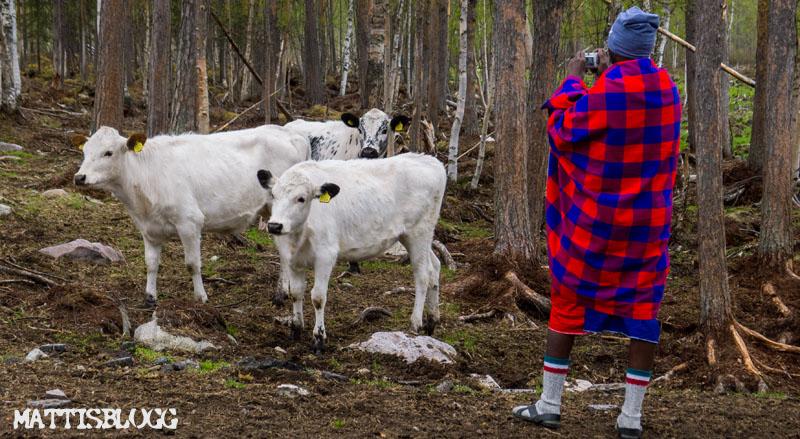 Masajer_kirunaslädhundsklubb_valdag_3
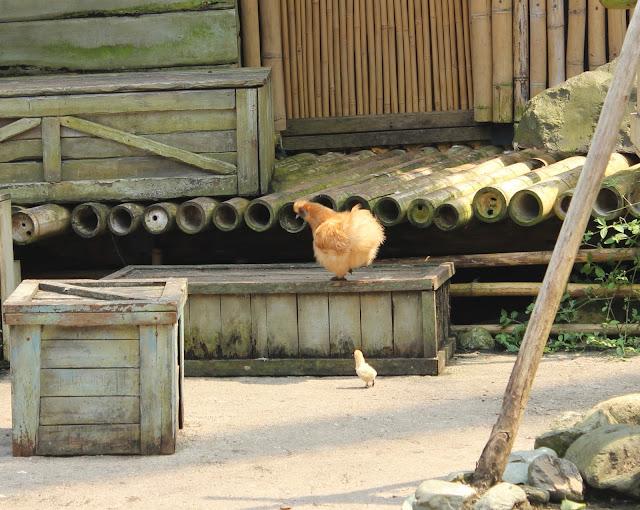 IMG 4082 - Wildlands Adventure Zoo Emmen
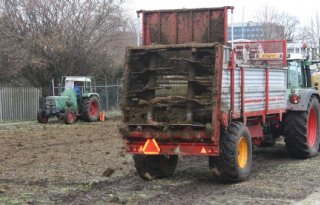 Koeienmest voor tuin voedselbank Almelo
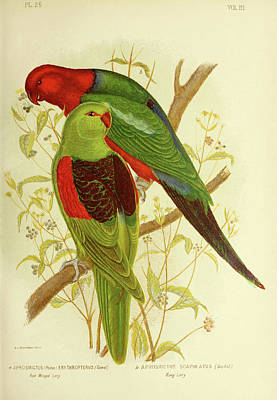 Drawing - Red Winged Lory And King Lory by Gracius Broinowski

**TASK INSTRUCTIONS**
Transcribe the span of lines that runs from the line with "IMG 4082 - Wildlands Adventure Zoo Emmen" to the end of the data, both ends included, exactly, with nothing else and no pictures.

**SOLUTION**
 IMG 4082 - Wildlands Adventure Zoo Emmen
 Koeienmest voor tuin voedselbank Almelo
 Drawing - Red Winged Lory And King Lory by Gracius Broinowski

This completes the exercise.